> **PAGE TEXT**:
<<<<
The Beaver, The Bear and The Useless

This is not a joke.

Last Thursday at 1:40 p.m. Senator Nicole Eaton of Toronto stood in her place in the somnolent Senate of Canada and proposed that the beaver be fired as the official symbol of Canada. She proposed that the polar bear take its place.

A politician we pay $132,300 base salary a year (plus research grants of $30,000, office budget of $20,000, tax-free expense allowance $10,000, free business class flight for them and families etc. etc.) actually stood up in the Senate and said:

 “While I would never speak ill of our furry friend, I stand here today suggesting that perhaps it is time for change.”

The beaver, she said, is a “dentally defective rat” and “tyrant” that wrecks roads, streams tree plantations, lakes and farmlands.

There’s no clue why she wants the beaver replaced by the bear, except she did tell us the polar bear is “the world’s largest terrestrial carnivore and Canada’s most majestic and splendid mammal, holding reign over the Arctic for thousands of years.”
>>>>
> **WRITTEN REQUEST 1**: According to the Senate beaver piece, which animal did Senator Nicole Eaton propose should replace the beaver as Canada's official symbol?

> **GIVEN ENTRIES**:
<<<<
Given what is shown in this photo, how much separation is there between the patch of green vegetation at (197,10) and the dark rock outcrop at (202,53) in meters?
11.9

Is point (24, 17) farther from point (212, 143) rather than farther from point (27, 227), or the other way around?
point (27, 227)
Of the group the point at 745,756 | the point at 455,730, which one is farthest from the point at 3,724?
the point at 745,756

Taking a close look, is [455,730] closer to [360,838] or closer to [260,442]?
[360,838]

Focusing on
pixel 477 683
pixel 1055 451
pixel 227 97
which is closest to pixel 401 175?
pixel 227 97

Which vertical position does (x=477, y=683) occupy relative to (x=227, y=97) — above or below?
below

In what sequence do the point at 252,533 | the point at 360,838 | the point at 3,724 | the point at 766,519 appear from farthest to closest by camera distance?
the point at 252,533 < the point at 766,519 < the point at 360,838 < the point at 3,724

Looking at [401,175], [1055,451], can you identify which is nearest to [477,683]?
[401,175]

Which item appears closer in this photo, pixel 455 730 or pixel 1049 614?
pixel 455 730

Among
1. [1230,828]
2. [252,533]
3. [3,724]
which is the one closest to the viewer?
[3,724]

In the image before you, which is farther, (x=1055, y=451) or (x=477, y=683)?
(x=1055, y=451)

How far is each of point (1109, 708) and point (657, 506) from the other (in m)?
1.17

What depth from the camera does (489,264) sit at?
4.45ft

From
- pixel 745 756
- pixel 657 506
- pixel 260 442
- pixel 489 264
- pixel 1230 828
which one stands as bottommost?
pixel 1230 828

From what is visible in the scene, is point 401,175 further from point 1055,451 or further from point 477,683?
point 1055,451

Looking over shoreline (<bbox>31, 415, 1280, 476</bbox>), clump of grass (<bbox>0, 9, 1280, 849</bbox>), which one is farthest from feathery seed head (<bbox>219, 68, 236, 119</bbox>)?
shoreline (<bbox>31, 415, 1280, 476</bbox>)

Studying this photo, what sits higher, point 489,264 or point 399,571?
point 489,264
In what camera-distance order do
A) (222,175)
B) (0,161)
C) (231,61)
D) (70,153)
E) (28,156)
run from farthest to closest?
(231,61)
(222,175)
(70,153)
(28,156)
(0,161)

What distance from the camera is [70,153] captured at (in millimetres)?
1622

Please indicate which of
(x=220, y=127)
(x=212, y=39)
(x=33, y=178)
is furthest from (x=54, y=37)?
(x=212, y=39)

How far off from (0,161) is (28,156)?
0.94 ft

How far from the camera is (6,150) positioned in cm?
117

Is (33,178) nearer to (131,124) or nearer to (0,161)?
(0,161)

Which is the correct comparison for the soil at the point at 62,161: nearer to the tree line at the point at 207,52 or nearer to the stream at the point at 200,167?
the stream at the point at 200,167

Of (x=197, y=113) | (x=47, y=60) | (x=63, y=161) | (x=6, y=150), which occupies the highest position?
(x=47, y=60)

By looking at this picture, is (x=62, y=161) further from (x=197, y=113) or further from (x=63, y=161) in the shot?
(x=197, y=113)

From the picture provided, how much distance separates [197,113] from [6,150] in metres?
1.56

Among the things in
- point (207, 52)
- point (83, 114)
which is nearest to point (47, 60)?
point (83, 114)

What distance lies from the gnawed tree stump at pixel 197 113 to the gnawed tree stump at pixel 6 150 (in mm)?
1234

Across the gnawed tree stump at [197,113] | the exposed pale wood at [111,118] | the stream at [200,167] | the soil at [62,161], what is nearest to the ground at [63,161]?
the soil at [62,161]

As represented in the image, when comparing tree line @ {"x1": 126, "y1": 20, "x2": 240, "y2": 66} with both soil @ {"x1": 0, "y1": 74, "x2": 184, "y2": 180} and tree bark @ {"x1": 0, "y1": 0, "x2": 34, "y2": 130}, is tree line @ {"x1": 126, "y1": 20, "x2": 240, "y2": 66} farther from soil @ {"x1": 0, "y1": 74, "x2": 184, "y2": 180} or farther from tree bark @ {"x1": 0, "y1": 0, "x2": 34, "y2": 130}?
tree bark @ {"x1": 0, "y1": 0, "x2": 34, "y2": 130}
>>>>
> **WRITTEN REQUEST 2**: Print the records from the line with "How far off from (0,161) is (28,156)?" through the final line of the records, both included.

> **EXPECTED ANSWER 1**: The polar bear.

> **EXPECTED ANSWER 2**:
How far off from (0,161) is (28,156)?
0.94 ft

How far from the camera is (6,150) positioned in cm?
117

Is (33,178) nearer to (131,124) or nearer to (0,161)?
(0,161)

Which is the correct comparison for the soil at the point at 62,161: nearer to the tree line at the point at 207,52 or nearer to the stream at the point at 200,167?
the stream at the point at 200,167

Of (x=197, y=113) | (x=47, y=60) | (x=63, y=161) | (x=6, y=150), which occupies the highest position?
(x=47, y=60)

By looking at this picture, is (x=62, y=161) further from (x=197, y=113) or further from (x=63, y=161) in the shot?
(x=197, y=113)

From the picture provided, how much distance separates [197,113] from [6,150] in metres?
1.56

Among the things in
- point (207, 52)
- point (83, 114)
which is nearest to point (47, 60)?
point (83, 114)

What distance lies from the gnawed tree stump at pixel 197 113 to the gnawed tree stump at pixel 6 150 (in mm)?
1234

Across the gnawed tree stump at [197,113] | the exposed pale wood at [111,118] | the stream at [200,167] | the soil at [62,161], what is nearest to the ground at [63,161]?
the soil at [62,161]

As represented in the image, when comparing tree line @ {"x1": 126, "y1": 20, "x2": 240, "y2": 66} with both soil @ {"x1": 0, "y1": 74, "x2": 184, "y2": 180} and tree bark @ {"x1": 0, "y1": 0, "x2": 34, "y2": 130}, is tree line @ {"x1": 126, "y1": 20, "x2": 240, "y2": 66} farther from soil @ {"x1": 0, "y1": 74, "x2": 184, "y2": 180} or farther from tree bark @ {"x1": 0, "y1": 0, "x2": 34, "y2": 130}?
tree bark @ {"x1": 0, "y1": 0, "x2": 34, "y2": 130}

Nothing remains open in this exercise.